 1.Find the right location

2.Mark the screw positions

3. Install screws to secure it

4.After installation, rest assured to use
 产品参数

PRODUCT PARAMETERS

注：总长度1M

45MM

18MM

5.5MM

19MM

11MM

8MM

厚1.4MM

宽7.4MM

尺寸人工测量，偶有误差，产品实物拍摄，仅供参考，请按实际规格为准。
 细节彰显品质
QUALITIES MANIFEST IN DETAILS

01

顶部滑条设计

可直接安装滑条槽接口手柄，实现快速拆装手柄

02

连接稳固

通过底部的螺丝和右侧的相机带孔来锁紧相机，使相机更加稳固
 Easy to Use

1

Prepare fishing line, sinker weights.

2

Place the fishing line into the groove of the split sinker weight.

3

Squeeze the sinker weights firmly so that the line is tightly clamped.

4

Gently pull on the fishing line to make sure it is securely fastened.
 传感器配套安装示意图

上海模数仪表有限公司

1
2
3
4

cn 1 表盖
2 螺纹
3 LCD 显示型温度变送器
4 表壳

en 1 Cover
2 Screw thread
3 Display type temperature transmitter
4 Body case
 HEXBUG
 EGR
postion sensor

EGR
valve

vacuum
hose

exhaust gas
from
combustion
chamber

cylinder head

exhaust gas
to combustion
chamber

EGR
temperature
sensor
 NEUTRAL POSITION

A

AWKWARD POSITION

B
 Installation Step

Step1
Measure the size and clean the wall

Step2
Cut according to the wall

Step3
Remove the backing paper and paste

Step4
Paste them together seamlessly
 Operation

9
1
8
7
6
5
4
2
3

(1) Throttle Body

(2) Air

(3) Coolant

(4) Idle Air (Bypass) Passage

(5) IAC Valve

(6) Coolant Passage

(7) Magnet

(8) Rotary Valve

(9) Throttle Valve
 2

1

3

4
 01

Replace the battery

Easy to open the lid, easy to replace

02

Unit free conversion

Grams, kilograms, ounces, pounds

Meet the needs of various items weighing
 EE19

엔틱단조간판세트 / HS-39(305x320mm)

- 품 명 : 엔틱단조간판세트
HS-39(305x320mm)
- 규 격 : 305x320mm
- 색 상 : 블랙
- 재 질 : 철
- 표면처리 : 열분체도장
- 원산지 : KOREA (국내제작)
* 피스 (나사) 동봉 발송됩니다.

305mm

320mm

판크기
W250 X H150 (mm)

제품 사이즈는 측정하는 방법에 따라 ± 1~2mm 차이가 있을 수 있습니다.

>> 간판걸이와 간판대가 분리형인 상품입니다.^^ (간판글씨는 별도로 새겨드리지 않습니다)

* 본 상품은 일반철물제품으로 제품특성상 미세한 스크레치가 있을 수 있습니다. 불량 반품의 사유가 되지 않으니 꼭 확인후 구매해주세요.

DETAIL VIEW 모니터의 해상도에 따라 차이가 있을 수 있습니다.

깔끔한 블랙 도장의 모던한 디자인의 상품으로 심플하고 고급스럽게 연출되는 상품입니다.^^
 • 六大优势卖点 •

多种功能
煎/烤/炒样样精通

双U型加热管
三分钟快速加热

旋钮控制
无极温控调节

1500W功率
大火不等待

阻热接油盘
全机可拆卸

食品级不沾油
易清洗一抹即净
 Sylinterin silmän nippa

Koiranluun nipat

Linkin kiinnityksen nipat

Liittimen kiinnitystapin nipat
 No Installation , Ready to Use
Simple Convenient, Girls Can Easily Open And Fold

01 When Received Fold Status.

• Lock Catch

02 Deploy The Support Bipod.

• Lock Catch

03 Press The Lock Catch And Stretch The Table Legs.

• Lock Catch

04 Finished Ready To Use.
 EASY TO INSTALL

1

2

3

***

- [PROBLEM TO SOLVE]:
Only lines with the word "sinker" belong in the answer; copy each of them from the material above.

- [SOLUTION FOR THIS EXERCISE]:
Prepare fishing line, sinker weights.
Place the fishing line into the groove of the split sinker weight.
Squeeze the sinker weights firmly so that the line is tightly clamped.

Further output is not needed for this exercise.